Experimental program
Comparison scheme
Effect test

Embodiment 2

[0013] The catalyst was changed to HZSM-5 (Si / Al=25, molar ratio), under the same conditions as in Example 1, the transesterification reaction was carried out, and the reaction results were investigated. [Example 3]

Embodiment 3

[0014] The catalyst was changed to Hβ (Si / Al=35, molar ratio), under the same conditions as in Example 1, the transesterification reaction was carried out, and the reaction results were investigated. [Example 4-7]

Embodiment 4-7

[0015] Catalyst uses TS-1 (Ti content is 2.5% by weight) instead, and the reaction time carries out 1 hour, 2 hours, 3 hours, 4 hours respectively, under the completely identical situation of other conditions and embodiment 1, carry out transesterification reaction, Investigate reaction result, form embodiment 4, embodiment 5, embodiment 6 and embodiment 7 respectively. The reaction results are shown in Table 1.
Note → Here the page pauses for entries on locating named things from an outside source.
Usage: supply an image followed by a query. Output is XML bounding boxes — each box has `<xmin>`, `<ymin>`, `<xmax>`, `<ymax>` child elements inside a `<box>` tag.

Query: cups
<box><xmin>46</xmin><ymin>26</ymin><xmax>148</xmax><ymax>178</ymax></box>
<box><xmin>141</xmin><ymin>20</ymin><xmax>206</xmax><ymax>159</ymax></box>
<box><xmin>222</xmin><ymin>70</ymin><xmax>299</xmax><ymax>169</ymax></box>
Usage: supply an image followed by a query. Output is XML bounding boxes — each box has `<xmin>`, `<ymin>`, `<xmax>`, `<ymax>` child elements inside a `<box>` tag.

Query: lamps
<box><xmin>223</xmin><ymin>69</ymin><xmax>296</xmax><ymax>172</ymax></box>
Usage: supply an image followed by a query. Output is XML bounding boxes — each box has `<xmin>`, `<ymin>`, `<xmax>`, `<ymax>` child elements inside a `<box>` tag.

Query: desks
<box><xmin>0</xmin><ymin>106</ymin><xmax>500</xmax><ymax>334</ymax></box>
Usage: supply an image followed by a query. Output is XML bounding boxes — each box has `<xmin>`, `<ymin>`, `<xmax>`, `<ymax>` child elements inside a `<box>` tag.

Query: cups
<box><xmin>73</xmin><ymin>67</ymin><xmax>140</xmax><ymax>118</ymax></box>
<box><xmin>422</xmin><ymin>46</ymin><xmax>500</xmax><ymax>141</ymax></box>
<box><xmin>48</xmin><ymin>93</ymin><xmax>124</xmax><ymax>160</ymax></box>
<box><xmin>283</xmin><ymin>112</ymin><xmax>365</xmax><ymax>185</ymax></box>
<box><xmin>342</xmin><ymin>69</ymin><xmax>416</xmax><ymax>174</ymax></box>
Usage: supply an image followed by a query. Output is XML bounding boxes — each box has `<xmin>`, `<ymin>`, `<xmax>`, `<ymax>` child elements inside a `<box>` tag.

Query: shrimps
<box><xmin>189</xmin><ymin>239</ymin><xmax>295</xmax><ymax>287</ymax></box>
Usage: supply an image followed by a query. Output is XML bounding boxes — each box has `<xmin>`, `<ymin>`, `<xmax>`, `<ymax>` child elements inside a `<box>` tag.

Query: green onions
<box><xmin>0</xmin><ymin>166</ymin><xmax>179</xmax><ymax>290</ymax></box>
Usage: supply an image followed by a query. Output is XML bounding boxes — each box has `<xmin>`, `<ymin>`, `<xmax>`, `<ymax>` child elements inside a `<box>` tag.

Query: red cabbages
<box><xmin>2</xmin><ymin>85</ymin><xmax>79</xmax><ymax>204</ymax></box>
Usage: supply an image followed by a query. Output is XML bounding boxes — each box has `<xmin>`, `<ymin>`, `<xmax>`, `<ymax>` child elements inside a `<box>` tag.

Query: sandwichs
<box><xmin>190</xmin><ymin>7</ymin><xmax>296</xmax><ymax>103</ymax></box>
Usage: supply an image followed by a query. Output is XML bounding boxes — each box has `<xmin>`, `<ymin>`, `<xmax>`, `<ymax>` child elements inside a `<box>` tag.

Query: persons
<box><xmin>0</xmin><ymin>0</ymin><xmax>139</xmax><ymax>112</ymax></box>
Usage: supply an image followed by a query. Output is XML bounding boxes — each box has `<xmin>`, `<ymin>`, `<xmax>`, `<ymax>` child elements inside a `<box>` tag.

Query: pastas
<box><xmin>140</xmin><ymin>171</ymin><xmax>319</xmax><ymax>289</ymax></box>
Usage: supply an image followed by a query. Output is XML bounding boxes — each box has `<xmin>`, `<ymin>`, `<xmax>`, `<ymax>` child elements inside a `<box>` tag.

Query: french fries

[0016] Table 1: Example 1-7 transesterification results (weight percentage)

[0017] Reaction DMO Selectivity, % Yield, % Example Catalyst

[0018] Time, hours conversion % Anisole MPO DPO MPO DPO1 Mordenite 2 1.4 15.2 84.8 0 1.2 02 H-ZSM-5 2 12.5 43.9 38.1 15.4 4.8 1.93 Hβ 2 54.0 31.0 53.6 12.2 29.0 6.65 2.64 TS 4.9 1 2 1 22.3 1.45 TS-1 2 26.5 0.8 89.2 10.0 23.6 2.76 TS-1 3 29.2 0.7 89.9 9.4 26.2 2.77 TS-1 4 30.0 0.7 87.8 11.5 26.3 3.4

[0019] As can be seen from the above reaction results, the reaction result of using TS...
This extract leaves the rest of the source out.